Ilmu Pendidikan (Tujuan Teori Nativisme)

Tujuan teori Nativisme

1.      Mampu memunculkan bakat yang di miliki
Bakat merupakan potensi atau kecakapan dasar yang di bawa sejak lahir. Setiap individu mempunyai bakat yang berbeda-beda. Seseorang akan mudah mempelajari sesuatu sesuai dengan bakatnya. Karena dengan manusia  mengetahui bakatnya akan semakin mudah untuk mengembangkan potensinya.[1]
2.      Mendorong manusia mewujudkan diri yang berkompetensi
Manusia bisa lebih antusiasme, semangat besar , kreatif dan inovatif dalam mengembangkan bakatnya agar mampu bersaing dalam menghadapi arus globalisasi.
3.      Mendorong manusia dalam menentukan pilihan
Manusia diharapkan memiliki sifat bijaksana dan memiliki sikap tangung jawab dalam menentukan pilihan.
4.      Mendorong manusia untuk mengembangkan potensi dalam diri seseorang
Seseorang menguasai pengetahuan khusus (dengan latihan) , keterampilan atau serangkaian respons yang terorganisir. Misalnya: kemampuan musikal.[2]
5.      Mendorong manusia mengenali bakat dan minat yang dimiliki
Potensi-potensi yang dimiliki anak-anak harus mengalami perkembangan serta membutuhkan latihan-latihan. Di samping itu, tiap-tiap potensi atau kesanggupan mempunyai masa keatangan masing-masing.[3] Jadi semakin dini anak mengenali bakat akan semakin lebih optimal dalam memaksimalkan bakat dan potensinya .
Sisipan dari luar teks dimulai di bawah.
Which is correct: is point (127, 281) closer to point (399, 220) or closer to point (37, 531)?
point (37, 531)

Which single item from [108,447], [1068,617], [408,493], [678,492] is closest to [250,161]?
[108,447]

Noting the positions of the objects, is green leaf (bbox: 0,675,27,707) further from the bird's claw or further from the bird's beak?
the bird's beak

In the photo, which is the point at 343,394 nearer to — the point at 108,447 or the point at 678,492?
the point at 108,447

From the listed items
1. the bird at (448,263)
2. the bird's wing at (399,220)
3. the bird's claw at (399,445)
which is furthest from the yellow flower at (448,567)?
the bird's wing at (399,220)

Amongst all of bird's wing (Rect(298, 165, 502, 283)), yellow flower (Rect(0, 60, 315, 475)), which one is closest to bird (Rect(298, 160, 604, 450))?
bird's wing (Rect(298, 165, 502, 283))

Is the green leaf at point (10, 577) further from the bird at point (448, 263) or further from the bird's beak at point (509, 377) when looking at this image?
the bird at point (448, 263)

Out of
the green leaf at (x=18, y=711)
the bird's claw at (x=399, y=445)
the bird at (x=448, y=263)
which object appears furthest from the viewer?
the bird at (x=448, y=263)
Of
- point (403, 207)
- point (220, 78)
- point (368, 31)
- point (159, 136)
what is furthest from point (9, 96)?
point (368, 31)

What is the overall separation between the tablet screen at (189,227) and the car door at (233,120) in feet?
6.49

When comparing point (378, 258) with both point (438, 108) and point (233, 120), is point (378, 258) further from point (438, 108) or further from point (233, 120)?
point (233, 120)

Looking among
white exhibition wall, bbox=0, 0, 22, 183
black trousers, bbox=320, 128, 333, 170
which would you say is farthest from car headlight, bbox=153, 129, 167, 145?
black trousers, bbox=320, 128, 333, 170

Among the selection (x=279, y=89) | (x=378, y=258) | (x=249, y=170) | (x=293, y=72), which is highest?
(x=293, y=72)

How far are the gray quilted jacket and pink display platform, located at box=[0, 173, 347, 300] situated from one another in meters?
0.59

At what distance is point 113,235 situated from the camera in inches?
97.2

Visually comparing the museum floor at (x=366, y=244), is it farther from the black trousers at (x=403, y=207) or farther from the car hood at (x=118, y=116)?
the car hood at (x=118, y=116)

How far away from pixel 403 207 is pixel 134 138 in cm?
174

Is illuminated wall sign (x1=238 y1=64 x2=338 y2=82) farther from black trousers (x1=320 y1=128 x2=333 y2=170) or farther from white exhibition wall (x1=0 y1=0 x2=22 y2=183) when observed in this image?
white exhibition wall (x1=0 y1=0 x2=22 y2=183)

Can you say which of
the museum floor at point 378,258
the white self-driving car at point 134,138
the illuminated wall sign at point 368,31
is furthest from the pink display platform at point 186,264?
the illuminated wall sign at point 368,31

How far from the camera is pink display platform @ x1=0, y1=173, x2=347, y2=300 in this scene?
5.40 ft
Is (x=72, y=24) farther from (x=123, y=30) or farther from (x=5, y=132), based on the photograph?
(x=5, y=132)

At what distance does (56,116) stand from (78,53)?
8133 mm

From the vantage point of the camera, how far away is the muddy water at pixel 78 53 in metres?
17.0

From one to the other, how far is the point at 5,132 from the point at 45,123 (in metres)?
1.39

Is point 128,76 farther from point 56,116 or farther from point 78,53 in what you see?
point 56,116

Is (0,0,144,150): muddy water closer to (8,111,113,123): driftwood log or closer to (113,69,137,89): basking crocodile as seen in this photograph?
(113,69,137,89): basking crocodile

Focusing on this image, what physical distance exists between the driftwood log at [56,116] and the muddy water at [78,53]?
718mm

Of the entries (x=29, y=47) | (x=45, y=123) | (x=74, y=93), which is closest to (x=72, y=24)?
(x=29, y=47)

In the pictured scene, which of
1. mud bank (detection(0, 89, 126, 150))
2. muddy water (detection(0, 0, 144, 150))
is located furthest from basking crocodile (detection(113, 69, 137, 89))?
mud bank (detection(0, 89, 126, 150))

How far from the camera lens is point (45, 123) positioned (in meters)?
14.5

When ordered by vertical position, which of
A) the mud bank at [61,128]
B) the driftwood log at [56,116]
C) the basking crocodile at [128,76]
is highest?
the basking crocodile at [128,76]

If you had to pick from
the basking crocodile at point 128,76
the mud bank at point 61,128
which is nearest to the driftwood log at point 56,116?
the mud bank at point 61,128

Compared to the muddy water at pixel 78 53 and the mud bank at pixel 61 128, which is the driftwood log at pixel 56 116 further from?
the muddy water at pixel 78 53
[1] Abu Ahmadi dan Widodo Supriyono, Psikologi Belajar, (Jakarta:PT Rineka Cipta, 1991) hlm 78-79.
[2] Sutirna, Perkembangan & Pertumbuhan Peserta Didik, (Yogyakarta: CV Andi Offset, ),hlm 133.
[3] NgalimPurwanto, IlmuPendidikandanTeoritis, (Bandung: PT RemajaRosdakarya, 2014), hlm 67.